» Extract to read
The next day, it is teeming with livestock. What an ordeal such a market day is for the animals! I’m not over-sensitive, and they are slaughtered anyway eventually, but they have to make quite an effort to earn their death. The pigs trotting for hours, tied behind the cart by a rope, making a terrible spectacle, but always with that hint of comedy which a pig always has in our eyes, even in the moment of its death. A row of ducks is lying in the sun, they open and close their beaks and can only cluck quietly for thirst. A cow licks its calf, whose mouth they have wrapped up in straw so that it doesn’t drink now. The jumpy sheep are felt by their potential buyers. What angular, fine farmer’s heads! What benevolent faces! What a calm, self-confident expression in their eyes! These people make one feel good.

» What is asked
Copy out the market-day passage word for word, from its first sentence to its last. Rely only on the passage itself for every answer.

» Supplied records

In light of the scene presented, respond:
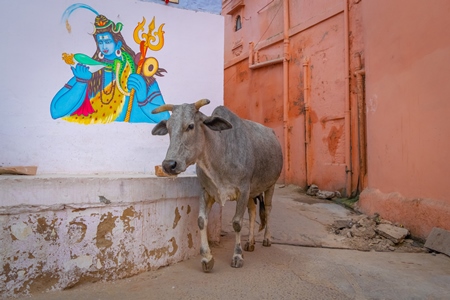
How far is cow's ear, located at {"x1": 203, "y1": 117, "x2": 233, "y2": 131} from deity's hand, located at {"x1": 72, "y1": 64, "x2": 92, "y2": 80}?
6.14 feet

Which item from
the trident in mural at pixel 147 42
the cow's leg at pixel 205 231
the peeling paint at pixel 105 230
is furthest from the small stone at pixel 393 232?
the trident in mural at pixel 147 42

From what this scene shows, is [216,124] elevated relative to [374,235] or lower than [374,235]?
elevated

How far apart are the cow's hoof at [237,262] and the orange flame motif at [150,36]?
117 inches

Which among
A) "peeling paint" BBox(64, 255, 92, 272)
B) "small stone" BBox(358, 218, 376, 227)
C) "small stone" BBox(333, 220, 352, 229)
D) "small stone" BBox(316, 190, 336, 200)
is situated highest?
"small stone" BBox(316, 190, 336, 200)

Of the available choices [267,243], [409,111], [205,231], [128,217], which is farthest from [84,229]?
[409,111]

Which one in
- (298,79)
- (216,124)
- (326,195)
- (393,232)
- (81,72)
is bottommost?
(393,232)

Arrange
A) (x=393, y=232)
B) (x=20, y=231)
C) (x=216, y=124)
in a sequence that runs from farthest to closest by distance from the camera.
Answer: (x=393, y=232) → (x=216, y=124) → (x=20, y=231)

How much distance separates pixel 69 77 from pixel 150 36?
3.97 ft

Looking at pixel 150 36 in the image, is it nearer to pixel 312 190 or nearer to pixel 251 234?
pixel 251 234

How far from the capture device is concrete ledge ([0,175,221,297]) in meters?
3.16

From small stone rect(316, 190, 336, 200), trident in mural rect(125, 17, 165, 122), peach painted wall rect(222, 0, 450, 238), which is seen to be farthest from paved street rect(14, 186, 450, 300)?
small stone rect(316, 190, 336, 200)

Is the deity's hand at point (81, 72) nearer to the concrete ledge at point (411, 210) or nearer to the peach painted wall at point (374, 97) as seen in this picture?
the peach painted wall at point (374, 97)

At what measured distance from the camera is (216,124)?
379cm

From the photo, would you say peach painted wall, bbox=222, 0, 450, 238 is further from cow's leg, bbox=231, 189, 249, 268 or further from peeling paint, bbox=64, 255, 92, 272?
peeling paint, bbox=64, 255, 92, 272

» Answer to this exercise
The next day, it is teeming with livestock. What an ordeal such a market day is for the animals! I’m not over-sensitive, and they are slaughtered anyway eventually, but they have to make quite an effort to earn their death. The pigs trotting for hours, tied behind the cart by a rope, making a terrible spectacle, but always with that hint of comedy which a pig always has in our eyes, even in the moment of its death. A row of ducks is lying in the sun, they open and close their beaks and can only cluck quietly for thirst. A cow licks its calf, whose mouth they have wrapped up in straw so that it doesn’t drink now. The jumpy sheep are felt by their potential buyers. What angular, fine farmer’s heads! What benevolent faces! What a calm, self-confident expression in their eyes! These people make one feel good.